(Document):
==================================================
2

I am trying to create an app where the user can select the number of maps in each view.

I am using ui.checkbox as a way to select the options.

The problem is that after checking and unchecking the boxes one of the views stops rendering properly.

Is this the correct way to do this?

Would it be better to use ui.select?

// Create a grid of 4 maps.
var mapGrid = ui.Panel(
    [
      ui.Panel([rightMap, brightMap], null, {stretch: 'both'}),
      ui.Panel([leftMap, bleftMap], null, {stretch: 'both'})
    ],
    ui.Panel.Layout.Flow('horizontal'), {stretch: 'both'});
    
// Create a grid of 2 maps.
==================================================
(Stated problem 1):
Report every line of the records that contains the word "list".
==================================================
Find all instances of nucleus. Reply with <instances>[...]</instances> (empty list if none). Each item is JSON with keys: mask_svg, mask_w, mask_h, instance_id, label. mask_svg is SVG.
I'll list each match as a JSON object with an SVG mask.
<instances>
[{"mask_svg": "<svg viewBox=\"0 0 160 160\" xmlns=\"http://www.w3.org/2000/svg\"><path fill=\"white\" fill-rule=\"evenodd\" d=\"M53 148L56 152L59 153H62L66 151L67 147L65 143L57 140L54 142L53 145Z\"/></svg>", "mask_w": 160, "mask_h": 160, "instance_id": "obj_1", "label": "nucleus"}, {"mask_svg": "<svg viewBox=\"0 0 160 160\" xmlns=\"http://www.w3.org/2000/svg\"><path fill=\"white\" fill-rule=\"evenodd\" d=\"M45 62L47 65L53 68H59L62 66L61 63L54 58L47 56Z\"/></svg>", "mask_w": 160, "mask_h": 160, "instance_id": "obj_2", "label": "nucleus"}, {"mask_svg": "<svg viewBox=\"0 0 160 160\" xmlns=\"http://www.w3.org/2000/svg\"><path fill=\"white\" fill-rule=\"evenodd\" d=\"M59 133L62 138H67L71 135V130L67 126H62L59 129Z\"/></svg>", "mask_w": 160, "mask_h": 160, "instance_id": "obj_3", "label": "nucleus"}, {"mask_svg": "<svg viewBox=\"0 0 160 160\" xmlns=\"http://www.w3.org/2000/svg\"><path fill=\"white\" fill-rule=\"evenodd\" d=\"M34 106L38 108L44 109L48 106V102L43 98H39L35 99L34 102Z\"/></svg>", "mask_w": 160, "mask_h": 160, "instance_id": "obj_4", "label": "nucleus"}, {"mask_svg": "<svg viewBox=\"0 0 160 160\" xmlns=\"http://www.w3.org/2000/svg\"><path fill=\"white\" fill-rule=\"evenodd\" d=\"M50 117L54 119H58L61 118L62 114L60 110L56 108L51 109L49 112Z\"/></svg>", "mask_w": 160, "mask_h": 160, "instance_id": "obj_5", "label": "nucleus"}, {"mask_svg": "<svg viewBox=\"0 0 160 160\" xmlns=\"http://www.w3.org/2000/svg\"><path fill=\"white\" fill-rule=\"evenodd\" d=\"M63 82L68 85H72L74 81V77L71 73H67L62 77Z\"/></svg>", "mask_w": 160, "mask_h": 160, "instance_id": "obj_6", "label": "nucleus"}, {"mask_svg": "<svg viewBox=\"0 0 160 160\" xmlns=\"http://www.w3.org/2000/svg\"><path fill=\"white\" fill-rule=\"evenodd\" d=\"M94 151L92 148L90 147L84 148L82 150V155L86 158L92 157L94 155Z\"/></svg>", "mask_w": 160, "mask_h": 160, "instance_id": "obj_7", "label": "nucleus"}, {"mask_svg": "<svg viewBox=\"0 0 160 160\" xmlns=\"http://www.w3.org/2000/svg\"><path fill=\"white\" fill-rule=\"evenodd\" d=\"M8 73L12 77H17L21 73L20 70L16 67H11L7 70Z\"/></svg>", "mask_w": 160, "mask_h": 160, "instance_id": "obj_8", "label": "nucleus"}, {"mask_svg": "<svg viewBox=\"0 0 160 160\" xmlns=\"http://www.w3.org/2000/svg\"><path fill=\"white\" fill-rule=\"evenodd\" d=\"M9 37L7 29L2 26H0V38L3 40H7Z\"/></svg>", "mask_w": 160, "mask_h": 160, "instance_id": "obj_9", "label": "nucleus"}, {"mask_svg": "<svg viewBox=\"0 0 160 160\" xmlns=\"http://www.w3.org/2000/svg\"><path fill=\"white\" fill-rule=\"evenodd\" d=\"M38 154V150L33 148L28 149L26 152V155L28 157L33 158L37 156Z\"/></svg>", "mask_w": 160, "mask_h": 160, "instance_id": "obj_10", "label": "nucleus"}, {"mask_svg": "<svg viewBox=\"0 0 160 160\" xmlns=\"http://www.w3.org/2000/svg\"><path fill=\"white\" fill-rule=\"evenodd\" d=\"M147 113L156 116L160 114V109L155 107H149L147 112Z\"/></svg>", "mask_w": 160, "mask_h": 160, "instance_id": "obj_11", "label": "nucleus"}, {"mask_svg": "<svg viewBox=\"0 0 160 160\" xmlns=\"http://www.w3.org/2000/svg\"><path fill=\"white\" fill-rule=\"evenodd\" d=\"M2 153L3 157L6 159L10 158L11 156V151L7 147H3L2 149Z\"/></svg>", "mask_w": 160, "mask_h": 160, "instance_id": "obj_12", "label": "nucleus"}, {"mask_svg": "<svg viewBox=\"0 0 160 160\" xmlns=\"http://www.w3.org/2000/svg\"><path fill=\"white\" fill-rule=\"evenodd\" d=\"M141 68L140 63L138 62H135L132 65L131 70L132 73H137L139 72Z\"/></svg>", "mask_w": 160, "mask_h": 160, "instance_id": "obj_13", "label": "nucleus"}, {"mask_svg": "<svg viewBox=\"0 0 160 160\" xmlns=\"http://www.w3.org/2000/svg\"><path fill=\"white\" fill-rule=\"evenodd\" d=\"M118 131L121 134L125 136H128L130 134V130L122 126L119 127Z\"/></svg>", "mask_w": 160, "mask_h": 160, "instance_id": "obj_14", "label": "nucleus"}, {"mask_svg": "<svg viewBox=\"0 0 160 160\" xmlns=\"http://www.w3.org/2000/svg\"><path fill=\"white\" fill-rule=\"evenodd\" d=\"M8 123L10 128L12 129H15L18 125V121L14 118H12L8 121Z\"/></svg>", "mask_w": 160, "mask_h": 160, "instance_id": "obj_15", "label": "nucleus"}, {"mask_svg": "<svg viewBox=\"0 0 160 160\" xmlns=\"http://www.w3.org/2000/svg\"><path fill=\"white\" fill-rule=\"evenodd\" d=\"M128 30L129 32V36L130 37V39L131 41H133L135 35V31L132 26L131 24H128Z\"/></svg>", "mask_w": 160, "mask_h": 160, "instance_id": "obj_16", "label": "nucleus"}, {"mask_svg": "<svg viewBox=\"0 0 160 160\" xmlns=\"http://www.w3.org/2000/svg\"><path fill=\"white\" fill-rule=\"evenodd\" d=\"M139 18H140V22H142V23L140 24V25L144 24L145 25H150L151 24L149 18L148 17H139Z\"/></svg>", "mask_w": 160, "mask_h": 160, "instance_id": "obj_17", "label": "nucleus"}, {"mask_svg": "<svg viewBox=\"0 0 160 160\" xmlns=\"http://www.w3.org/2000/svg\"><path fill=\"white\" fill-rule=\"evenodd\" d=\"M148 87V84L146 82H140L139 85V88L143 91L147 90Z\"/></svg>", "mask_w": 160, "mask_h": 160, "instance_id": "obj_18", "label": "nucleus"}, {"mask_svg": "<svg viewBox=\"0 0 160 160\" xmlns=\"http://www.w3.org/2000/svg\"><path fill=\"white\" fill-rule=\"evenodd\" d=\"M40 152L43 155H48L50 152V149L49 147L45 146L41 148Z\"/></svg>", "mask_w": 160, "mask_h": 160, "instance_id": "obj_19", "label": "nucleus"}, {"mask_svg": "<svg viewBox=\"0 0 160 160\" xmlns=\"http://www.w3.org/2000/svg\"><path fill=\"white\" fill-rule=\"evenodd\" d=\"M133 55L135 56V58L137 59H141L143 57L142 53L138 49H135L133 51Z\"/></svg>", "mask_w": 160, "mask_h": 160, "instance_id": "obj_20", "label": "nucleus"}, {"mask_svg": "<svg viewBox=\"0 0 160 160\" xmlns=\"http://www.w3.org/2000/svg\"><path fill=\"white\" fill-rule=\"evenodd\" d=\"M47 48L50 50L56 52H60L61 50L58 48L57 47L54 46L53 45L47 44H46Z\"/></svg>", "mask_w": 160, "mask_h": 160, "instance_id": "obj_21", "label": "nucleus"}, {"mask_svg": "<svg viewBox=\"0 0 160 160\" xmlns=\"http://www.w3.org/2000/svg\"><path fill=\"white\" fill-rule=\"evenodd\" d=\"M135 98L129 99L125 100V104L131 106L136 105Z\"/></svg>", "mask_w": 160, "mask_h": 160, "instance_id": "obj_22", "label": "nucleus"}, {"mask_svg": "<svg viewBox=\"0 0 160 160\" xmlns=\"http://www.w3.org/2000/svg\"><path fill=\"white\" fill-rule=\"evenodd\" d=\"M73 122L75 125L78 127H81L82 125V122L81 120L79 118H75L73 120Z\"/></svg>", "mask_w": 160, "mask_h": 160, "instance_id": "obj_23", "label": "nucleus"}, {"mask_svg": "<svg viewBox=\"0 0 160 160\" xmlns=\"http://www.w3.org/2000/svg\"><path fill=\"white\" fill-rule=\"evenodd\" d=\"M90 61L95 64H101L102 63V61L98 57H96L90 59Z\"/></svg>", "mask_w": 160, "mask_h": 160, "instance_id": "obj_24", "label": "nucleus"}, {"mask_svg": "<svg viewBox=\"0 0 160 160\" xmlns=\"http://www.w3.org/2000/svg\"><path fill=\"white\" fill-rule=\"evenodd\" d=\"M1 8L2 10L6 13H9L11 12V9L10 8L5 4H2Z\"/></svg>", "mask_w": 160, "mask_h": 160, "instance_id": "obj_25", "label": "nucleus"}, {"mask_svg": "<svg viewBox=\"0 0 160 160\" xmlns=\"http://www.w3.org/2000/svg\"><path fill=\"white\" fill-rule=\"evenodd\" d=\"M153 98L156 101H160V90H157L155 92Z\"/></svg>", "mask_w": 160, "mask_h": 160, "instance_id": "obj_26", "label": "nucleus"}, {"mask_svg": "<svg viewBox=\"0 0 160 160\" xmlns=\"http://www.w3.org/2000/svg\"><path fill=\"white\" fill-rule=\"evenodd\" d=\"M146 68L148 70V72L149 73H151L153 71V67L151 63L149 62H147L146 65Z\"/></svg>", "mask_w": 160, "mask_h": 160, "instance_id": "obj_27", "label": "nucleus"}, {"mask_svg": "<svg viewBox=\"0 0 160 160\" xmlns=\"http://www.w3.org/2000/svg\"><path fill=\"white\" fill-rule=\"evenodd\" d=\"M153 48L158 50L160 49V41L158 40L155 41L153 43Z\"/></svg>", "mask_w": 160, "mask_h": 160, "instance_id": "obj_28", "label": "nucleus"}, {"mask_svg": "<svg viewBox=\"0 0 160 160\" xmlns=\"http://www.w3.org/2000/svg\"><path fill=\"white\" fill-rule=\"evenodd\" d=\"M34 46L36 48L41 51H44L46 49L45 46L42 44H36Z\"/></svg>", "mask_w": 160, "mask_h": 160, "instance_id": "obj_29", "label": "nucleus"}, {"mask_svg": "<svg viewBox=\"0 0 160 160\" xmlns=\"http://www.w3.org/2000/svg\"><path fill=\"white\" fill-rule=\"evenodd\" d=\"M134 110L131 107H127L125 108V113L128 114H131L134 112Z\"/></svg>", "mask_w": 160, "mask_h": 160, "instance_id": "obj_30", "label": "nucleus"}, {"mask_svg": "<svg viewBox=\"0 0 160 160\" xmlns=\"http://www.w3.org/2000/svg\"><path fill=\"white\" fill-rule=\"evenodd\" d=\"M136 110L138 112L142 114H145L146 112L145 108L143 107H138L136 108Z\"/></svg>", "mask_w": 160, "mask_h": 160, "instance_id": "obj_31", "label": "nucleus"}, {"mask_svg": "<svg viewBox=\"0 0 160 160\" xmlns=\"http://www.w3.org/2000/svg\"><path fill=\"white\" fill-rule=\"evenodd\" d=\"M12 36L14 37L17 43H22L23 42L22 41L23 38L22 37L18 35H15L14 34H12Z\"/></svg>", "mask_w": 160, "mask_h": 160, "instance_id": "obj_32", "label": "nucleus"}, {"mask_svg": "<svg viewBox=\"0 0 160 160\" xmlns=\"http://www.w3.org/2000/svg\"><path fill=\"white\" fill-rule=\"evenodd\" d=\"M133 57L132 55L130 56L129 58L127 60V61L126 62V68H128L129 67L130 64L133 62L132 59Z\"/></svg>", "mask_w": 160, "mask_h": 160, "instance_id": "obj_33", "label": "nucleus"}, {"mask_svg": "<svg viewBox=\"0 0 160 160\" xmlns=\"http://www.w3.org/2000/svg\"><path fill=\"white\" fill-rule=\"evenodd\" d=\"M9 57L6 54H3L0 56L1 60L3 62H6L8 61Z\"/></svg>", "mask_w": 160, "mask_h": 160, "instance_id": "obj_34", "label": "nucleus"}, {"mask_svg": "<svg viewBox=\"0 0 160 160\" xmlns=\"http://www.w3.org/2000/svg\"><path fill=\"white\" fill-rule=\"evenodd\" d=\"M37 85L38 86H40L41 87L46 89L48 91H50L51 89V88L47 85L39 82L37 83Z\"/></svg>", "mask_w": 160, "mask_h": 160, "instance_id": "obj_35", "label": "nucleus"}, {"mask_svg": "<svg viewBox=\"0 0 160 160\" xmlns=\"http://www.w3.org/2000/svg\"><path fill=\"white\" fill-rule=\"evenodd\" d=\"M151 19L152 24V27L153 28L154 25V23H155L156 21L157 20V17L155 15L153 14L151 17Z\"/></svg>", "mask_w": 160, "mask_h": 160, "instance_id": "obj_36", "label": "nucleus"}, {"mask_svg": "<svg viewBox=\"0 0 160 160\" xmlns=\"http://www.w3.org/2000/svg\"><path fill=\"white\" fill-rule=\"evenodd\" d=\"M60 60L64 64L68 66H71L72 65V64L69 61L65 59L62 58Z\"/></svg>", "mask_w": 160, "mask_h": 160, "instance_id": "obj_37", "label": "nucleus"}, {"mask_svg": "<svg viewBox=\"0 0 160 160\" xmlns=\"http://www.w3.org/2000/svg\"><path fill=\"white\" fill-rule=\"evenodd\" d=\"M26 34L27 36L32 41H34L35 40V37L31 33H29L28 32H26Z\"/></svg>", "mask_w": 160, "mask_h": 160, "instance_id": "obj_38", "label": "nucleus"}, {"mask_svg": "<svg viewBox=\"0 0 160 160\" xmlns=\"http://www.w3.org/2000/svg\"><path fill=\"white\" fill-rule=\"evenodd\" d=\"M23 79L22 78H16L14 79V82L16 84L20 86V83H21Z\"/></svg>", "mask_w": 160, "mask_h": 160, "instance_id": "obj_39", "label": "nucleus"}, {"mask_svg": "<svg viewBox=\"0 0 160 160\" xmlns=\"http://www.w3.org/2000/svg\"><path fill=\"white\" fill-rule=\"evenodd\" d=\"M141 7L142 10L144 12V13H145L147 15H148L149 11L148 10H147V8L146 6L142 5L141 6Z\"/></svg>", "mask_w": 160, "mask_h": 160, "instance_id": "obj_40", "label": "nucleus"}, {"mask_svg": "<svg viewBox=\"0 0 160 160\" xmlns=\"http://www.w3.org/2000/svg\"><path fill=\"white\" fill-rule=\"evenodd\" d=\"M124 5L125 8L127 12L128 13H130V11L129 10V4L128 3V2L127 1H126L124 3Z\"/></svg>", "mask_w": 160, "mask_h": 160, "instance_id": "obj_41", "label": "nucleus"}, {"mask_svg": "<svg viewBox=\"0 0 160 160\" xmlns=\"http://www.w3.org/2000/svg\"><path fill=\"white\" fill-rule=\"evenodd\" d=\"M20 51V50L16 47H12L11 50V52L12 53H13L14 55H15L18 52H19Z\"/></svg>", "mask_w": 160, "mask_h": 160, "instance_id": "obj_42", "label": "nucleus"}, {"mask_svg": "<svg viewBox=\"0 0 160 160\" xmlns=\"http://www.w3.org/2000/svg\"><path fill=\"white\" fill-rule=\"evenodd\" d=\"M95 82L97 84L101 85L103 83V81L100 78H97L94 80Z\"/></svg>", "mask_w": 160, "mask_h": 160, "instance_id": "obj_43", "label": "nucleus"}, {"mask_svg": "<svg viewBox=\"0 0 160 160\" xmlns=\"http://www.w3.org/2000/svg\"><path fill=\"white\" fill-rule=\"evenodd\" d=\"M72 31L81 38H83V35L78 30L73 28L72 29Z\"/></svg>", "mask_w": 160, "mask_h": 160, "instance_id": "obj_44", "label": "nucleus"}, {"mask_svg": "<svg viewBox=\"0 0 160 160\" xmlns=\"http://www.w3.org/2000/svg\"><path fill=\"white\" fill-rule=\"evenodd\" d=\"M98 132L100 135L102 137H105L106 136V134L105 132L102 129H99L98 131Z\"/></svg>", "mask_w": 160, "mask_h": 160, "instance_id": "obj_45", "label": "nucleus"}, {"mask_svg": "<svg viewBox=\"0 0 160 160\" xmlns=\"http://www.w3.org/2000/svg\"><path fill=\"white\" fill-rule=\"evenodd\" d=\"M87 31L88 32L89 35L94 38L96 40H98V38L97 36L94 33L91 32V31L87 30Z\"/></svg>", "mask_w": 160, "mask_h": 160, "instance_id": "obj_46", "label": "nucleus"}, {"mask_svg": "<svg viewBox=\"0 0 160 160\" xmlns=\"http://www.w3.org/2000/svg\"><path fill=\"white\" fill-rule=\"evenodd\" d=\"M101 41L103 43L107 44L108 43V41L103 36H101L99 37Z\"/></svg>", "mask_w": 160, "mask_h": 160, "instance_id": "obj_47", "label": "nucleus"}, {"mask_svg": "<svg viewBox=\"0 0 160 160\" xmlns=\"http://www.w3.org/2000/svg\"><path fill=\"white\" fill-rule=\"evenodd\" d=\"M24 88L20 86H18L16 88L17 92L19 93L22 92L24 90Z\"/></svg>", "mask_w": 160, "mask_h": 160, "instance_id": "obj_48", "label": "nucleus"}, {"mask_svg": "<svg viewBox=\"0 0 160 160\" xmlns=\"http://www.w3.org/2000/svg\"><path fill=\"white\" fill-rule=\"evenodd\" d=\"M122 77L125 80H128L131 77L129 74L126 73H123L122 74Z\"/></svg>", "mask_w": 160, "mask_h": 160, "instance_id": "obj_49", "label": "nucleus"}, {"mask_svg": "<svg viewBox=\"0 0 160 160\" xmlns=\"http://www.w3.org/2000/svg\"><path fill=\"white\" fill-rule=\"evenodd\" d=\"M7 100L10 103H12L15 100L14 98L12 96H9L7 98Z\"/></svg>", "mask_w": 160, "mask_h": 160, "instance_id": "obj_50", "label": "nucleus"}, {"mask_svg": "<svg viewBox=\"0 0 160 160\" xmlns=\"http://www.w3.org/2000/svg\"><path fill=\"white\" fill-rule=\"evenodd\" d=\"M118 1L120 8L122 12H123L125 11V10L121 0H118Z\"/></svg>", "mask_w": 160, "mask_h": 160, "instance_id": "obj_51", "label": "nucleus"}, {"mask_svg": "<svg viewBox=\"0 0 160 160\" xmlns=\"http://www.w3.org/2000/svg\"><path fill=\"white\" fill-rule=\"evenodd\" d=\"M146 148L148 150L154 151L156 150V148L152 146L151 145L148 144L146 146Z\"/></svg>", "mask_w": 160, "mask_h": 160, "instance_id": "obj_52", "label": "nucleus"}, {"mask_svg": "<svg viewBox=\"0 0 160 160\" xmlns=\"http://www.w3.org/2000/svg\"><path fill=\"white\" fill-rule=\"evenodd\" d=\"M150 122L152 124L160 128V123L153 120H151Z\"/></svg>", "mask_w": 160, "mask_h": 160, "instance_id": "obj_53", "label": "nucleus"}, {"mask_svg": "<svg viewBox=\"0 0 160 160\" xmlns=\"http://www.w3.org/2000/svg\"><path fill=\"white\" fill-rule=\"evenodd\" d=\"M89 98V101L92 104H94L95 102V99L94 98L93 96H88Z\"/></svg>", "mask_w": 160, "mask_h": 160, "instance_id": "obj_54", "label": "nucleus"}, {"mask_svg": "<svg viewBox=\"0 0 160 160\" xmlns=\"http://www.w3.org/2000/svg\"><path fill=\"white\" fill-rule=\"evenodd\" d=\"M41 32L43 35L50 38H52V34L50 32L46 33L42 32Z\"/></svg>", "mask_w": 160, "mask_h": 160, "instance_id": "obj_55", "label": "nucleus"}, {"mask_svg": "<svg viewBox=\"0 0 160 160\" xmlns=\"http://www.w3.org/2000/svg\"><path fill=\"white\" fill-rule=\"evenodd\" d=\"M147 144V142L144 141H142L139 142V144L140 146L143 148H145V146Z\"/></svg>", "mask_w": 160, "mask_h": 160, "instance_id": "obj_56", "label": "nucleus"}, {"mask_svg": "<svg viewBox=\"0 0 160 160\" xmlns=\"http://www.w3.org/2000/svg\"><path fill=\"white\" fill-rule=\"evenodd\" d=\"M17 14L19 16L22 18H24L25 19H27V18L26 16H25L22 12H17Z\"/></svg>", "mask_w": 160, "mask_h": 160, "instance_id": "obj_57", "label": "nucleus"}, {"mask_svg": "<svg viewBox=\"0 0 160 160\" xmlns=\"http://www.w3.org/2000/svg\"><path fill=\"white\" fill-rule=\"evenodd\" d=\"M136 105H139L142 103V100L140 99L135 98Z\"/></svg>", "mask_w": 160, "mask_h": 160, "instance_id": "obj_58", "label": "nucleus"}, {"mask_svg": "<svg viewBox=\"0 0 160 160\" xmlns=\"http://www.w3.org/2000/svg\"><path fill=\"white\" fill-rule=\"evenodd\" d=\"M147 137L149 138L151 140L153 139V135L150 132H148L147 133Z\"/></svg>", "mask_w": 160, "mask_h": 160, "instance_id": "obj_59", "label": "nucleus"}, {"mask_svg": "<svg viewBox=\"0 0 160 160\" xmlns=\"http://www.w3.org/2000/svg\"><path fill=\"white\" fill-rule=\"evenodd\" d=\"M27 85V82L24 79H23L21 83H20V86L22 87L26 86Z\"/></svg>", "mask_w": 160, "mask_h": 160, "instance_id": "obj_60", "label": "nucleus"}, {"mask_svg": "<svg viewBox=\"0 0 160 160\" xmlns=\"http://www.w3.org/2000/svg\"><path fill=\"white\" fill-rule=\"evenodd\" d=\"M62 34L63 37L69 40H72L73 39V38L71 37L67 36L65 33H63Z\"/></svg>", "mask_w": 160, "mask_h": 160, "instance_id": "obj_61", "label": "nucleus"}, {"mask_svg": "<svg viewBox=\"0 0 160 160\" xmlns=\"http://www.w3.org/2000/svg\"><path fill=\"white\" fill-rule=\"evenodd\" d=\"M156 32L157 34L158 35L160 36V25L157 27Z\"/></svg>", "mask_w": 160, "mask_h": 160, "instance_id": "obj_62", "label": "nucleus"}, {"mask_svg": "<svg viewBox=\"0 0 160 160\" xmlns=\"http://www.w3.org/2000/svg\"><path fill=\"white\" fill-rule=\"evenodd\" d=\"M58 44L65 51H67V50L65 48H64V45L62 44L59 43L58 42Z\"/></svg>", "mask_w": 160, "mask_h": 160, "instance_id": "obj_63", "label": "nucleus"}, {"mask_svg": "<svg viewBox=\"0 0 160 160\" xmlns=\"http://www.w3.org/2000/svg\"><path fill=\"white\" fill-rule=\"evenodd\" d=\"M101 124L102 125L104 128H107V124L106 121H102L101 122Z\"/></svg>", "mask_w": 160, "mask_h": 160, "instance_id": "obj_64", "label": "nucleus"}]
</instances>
==================================================
(Stated problem 2):
Set down the passage of the map grid post from "I am using ui.checkbox" up to and including "to do this?", word for word.

(Full output 1):
Find all instances of nucleus. Reply with <instances>[...]</instances> (empty list if none). Each item is JSON with keys: mask_svg, mask_w, mask_h, instance_id, label. mask_svg is SVG.
I'll list each match as a JSON object with an SVG mask.

(Full output 2):
I am using ui.checkbox as a way to select the options.

The problem is that after checking and unchecking the boxes one of the views stops rendering properly.

Is this the correct way to do this?